(DATA EXTRACT Opens)
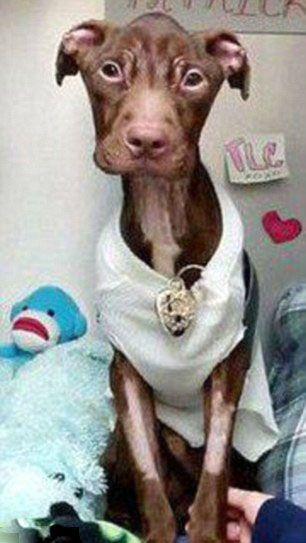 Απίστευτη μεταμόρφωση εγκαταλελειμμένου σκύλου (4)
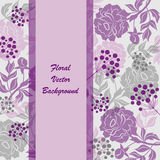 Vector background. With beautiful silhouettes of flowers and berries. Violet banner with place for your text Stock Photo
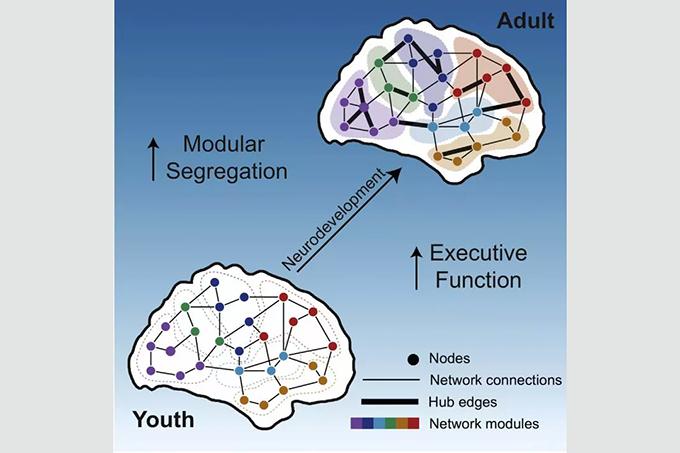 modular-brain-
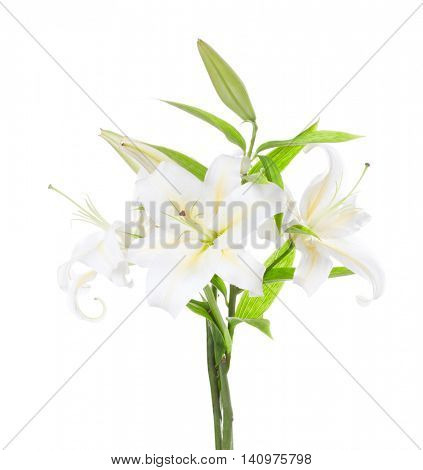 Three white lily isolated on white background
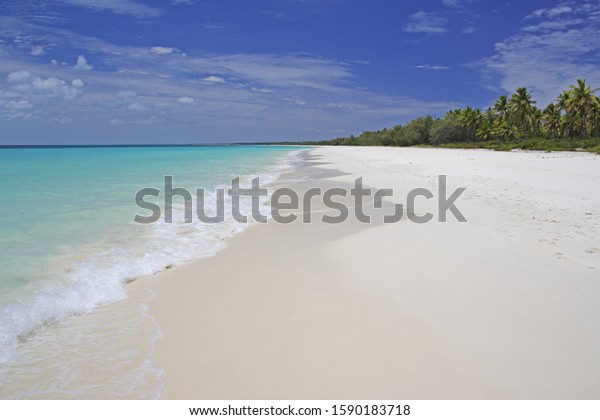 White Beach with Palm Trees and turquoise ocean of Ouvea Island, Loyalty Islands, New Caledonia, Overseas Territory of France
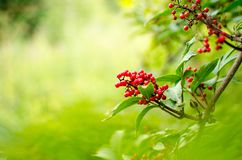 Red Rowanberries on a branch in summer stock photo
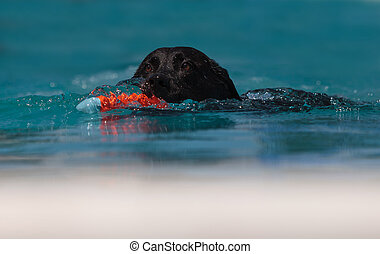 Black Labrador retriever swims with a toy in a pool in...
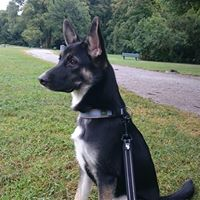 Lulu, Schäferhundmischlingshündin, ca. 1,5 Jahre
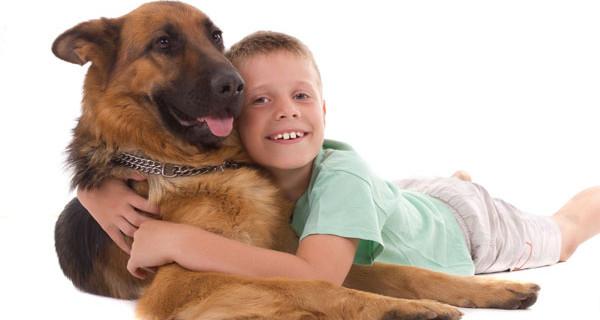 Cani più adatti ai bambini e come farli approcciare a loro
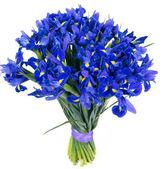 Bouquet of blue irises — Stock Photo
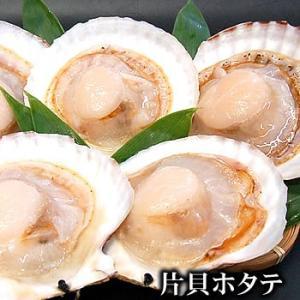 片貝ホタテ(冷凍)L 殻付き10枚入(冷凍)北海道産(ほたて、帆立、ハーフシェル)海鮮バーベキューに|matubagani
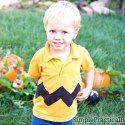http://simplepracticalbeautiful.com/great-pumpkin-charlie-brown/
(DATA EXTRACT Closes)
WHAT YOU SHOULD DO:
Reproduce the data verbatim. Do not carry any picture into the copy.

RESULT OF THE EXERCISE:
 Απίστευτη μεταμόρφωση εγκαταλελειμμένου σκύλου (4)
 Vector background. With beautiful silhouettes of flowers and berries. Violet banner with place for your text Stock Photo
 modular-brain-
 Three white lily isolated on white background
 White Beach with Palm Trees and turquoise ocean of Ouvea Island, Loyalty Islands, New Caledonia, Overseas Territory of France
 Red Rowanberries on a branch in summer stock photo
 Black Labrador retriever swims with a toy in a pool in...
 Lulu, Schäferhundmischlingshündin, ca. 1,5 Jahre
 Cani più adatti ai bambini e come farli approcciare a loro
 Bouquet of blue irises — Stock Photo
 片貝ホタテ(冷凍)L 殻付き10枚入(冷凍)北海道産(ほたて、帆立、ハーフシェル)海鮮バーベキューに|matubagani
http://simplepracticalbeautiful.com/great-pumpkin-charlie-brown/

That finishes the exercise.